- **Exercise inputs**:
[start]

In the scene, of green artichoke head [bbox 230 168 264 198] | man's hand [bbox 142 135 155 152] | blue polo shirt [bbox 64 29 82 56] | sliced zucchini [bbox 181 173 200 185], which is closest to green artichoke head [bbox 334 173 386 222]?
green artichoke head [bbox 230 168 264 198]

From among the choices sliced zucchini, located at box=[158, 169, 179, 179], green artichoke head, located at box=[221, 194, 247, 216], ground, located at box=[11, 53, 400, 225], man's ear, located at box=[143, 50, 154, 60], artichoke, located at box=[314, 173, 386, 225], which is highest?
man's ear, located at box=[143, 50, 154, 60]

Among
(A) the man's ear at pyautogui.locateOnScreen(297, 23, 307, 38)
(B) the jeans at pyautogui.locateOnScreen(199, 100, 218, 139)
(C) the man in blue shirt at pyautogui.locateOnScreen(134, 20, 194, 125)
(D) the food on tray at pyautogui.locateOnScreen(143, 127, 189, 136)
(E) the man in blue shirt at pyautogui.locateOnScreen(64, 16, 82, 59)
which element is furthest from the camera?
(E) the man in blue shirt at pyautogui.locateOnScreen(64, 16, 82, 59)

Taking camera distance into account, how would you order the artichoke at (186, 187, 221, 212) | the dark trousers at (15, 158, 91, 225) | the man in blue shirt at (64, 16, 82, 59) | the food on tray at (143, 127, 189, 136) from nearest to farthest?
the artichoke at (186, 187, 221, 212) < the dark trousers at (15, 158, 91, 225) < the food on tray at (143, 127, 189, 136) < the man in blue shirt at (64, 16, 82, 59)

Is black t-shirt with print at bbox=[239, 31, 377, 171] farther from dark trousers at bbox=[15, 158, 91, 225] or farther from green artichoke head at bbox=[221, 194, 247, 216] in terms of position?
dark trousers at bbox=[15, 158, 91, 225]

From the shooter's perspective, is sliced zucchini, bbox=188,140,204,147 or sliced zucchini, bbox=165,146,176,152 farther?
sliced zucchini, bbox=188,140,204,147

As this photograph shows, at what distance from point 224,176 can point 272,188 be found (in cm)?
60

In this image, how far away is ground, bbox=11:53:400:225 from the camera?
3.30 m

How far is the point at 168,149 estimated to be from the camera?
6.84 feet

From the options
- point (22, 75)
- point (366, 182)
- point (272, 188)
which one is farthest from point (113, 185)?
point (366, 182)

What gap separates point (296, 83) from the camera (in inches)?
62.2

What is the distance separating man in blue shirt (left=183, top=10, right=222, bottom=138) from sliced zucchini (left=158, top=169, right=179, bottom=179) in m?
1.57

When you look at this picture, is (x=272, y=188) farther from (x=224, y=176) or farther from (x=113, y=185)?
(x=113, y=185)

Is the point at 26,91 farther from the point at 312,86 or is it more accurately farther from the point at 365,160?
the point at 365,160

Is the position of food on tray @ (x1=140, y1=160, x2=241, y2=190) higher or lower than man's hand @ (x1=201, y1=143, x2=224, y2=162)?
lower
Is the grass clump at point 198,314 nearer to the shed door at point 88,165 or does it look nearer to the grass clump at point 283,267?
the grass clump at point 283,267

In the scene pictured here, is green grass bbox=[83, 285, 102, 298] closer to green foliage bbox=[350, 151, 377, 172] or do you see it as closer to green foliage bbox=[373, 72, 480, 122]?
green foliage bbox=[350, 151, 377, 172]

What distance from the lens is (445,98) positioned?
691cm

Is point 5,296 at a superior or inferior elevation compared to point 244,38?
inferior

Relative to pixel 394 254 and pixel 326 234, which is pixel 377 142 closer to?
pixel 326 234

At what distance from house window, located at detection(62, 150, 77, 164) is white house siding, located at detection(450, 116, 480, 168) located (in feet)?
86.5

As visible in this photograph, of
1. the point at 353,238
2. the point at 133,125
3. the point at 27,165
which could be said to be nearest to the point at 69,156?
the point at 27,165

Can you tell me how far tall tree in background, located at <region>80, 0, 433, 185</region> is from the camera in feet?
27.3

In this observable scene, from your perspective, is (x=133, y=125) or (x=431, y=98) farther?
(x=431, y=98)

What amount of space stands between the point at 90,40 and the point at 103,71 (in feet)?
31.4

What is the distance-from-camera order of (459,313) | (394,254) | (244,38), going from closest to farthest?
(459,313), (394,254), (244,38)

[end]

- **What you have to do**:
Starting at the first item and ending at the item that contains "the artichoke at (186, 187, 221, 212) <", both included, output those items and no others as a two-column CSV with the headers item and answer, one row per item. Put each item's text and its answer in its own quoted field, with line breaks replaced by spaces.

- **Answer for the task**:
item,answer
"In the scene, of green artichoke head [bbox 230 168 264 198] | man's hand [bbox 142 135 155 152] | blue polo shirt [bbox 64 29 82 56] | sliced zucchini [bbox 181 173 200 185], which is closest to green artichoke head [bbox 334 173 386 222]?","green artichoke head [bbox 230 168 264 198]"
"From among the choices sliced zucchini, located at box=[158, 169, 179, 179], green artichoke head, located at box=[221, 194, 247, 216], ground, located at box=[11, 53, 400, 225], man's ear, located at box=[143, 50, 154, 60], artichoke, located at box=[314, 173, 386, 225], which is highest?","man's ear, located at box=[143, 50, 154, 60]"
"Among (A) the man's ear at pyautogui.locateOnScreen(297, 23, 307, 38) (B) the jeans at pyautogui.locateOnScreen(199, 100, 218, 139) (C) the man in blue shirt at pyautogui.locateOnScreen(134, 20, 194, 125) (D) the food on tray at pyautogui.locateOnScreen(143, 127, 189, 136) (E) the man in blue shirt at pyautogui.locateOnScreen(64, 16, 82, 59) which element is furthest from the camera?","(E) the man in blue shirt at pyautogui.locateOnScreen(64, 16, 82, 59)"
"Taking camera distance into account, how would you order the artichoke at (186, 187, 221, 212) | the dark trousers at (15, 158, 91, 225) | the man in blue shirt at (64, 16, 82, 59) | the food on tray at (143, 127, 189, 136) from nearest to farthest?","the artichoke at (186, 187, 221, 212) < the dark trousers at (15, 158, 91, 225) < the food on tray at (143, 127, 189, 136) < the man in blue shirt at (64, 16, 82, 59)"